To run dbt from VS Code (and also using the bash terminal since we have WSL2 installed), run the below code to install dbt-databricks.

pip install dbt-databricks

The purpose of the above line is to integrate dbt with Databricks.

Install `poetry`

The poetry package helps in installing the required dependencies for your python projects.

pip install poetry

Running the above code may take some time, therefore allow it to run to completion.

The `src` folder

The src is is the folder in which we will be running most of our dbt code.

cd ~/github4/NIP-Lakehouse-Data/NIP-Lakehouse-Data/dbt/src

Inside the src folder, run this command which will install any other required packages listed in the packages.yml file.

dbt deps

Exporting the variables

When we were installing dbt-databricks we mentioned it would integrate dbt with Azure Databricks. To do so, we need to export our secrets. Your supervisor will provide the secrets.

These secrets are stored within an environment variables file outside the /dbt folder but within the scope of the NIP-Lakehouse-Data/ folder.

source /home/sammigachuhi/github4/NIP-Lakehouse-Data/NIP-Lakehouse-Data/vars/.env.example

All dbt commands will mostly be run from within the src/ folder.

dbt commands

When running some dbt commands, you may notice they have -t dev or -t stg appended at the end. This refers to the environment dbt is connected where dev and stg are the development and staging environments respectively.

dbt run - executest the compiled model files
dbt --full-refresh - executes all the models and forces thier creation when they are already created except for the models configured with full_refresh = false
dbt run -s <model_path> - executes the models within the path specified by -s
dbt test - runs tests defined on models, sources, snapshots, and seeds. It expects that you have already created those resources through the appropriate commands.
dbt clean - delete the directories declared with clean-targets in dbt_project.yml
dbt docs generate - generate the project documentation
dbt docs serve - starts a webserver on port 8000 to serve your documentation locally. Make sure to point to the project profiles.yml.

Project Structure

When you open the dbt folder it consists several sub-folders and it can be confusing to know what stands for what.

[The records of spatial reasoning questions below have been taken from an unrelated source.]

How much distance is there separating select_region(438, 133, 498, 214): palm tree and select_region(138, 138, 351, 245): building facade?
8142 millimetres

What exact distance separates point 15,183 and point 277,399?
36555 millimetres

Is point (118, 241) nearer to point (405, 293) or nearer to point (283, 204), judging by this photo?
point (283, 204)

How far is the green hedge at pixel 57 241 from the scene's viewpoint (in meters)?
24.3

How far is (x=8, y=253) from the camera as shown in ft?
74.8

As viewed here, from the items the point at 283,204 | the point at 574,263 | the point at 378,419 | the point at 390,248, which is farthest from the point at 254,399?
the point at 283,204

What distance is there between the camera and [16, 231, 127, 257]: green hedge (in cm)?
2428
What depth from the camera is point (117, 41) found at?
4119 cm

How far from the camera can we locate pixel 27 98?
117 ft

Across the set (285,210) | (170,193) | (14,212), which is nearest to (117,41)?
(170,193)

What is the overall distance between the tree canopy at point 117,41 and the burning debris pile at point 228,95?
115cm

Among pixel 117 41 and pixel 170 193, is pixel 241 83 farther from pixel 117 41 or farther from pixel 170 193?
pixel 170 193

├── analysis                            <- A way to organize analytical SQL queries in your project such as the general ledger
├── docs                                <- md files that are referenced in schema.Yml and used
|                                          when generating the documentation.
│   ├── data_category                 
├── logs
├── macros                              <- contains the macros functions in sql files that are then 
|                                          used through the use of jinja templates.
├── models                              <- sql files containing the transfromations. These 
|                                          transformations are always in the form of SELECT statements
|                                          resulting in the creation of a table, a view, an ephemeral
|                                          table,  ...etc. They form a sequence of execution steps by 
|                                          referencing other models.
│
│   ├── bronze  
│       ├── data_category1
│           ├── bronze_table_name.sql   <- ephemarals tables to be referenced
│           ├── schema_table_name.sql   <- table's information
│           ├── schema_bronze.sql       <- bronze tables' information
│       ├── data_category2
│       ...
│   ├── silver
│       ├── data_category1
│       ...
│
├── tests                               <- contains sql test queries that can be defined inside the schema.yml.
├── dbt_project.yml                     <- contains project configuration (default) including .sql models,
|                                          macros, test and .yml files.   If the modles have their own 
|                                          configuration, there is no need to list them in this file.
├── profiles.yml                        <- contains the connection details to the lakehouse, where 
|                                          several different connections can be defined for different 
|                                          targets/lakehouses.
|
└── README.md   

Creating the `yml` files

In dbt, YAML files (.yml) are at the core of transforming your data models. Models are the sql queries that define how your data will be transformed.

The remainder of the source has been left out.